Return each line from the rows below that contains the word "furthest". Case counts.
Input start
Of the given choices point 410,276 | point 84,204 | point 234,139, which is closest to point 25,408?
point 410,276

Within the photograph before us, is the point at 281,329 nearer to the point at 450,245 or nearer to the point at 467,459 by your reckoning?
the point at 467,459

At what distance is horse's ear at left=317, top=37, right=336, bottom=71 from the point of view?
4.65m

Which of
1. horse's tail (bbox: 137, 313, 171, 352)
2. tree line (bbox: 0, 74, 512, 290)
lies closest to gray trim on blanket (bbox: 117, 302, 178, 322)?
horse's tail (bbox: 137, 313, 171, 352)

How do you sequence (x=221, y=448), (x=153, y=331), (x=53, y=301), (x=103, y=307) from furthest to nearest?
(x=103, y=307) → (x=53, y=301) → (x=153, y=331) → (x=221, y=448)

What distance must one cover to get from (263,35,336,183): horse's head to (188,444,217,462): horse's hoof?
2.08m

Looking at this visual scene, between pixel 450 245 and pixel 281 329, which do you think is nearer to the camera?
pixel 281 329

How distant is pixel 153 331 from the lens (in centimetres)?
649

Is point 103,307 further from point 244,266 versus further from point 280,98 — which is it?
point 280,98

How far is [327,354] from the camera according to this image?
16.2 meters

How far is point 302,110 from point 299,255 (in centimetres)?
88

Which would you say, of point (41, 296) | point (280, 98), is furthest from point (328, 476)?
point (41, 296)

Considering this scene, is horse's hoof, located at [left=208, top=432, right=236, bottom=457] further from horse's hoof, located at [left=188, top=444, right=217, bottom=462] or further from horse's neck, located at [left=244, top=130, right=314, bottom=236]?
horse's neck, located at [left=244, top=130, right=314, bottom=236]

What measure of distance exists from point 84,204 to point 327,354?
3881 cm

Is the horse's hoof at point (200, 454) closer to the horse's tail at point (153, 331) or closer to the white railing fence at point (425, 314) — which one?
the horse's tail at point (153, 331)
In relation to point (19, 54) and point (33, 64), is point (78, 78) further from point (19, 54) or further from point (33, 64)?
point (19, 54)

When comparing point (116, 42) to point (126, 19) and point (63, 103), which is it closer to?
Input end
▶ Exercise answer
How do you sequence (x=221, y=448), (x=153, y=331), (x=53, y=301), (x=103, y=307) from furthest to nearest?
Which would you say, of point (41, 296) | point (280, 98), is furthest from point (328, 476)?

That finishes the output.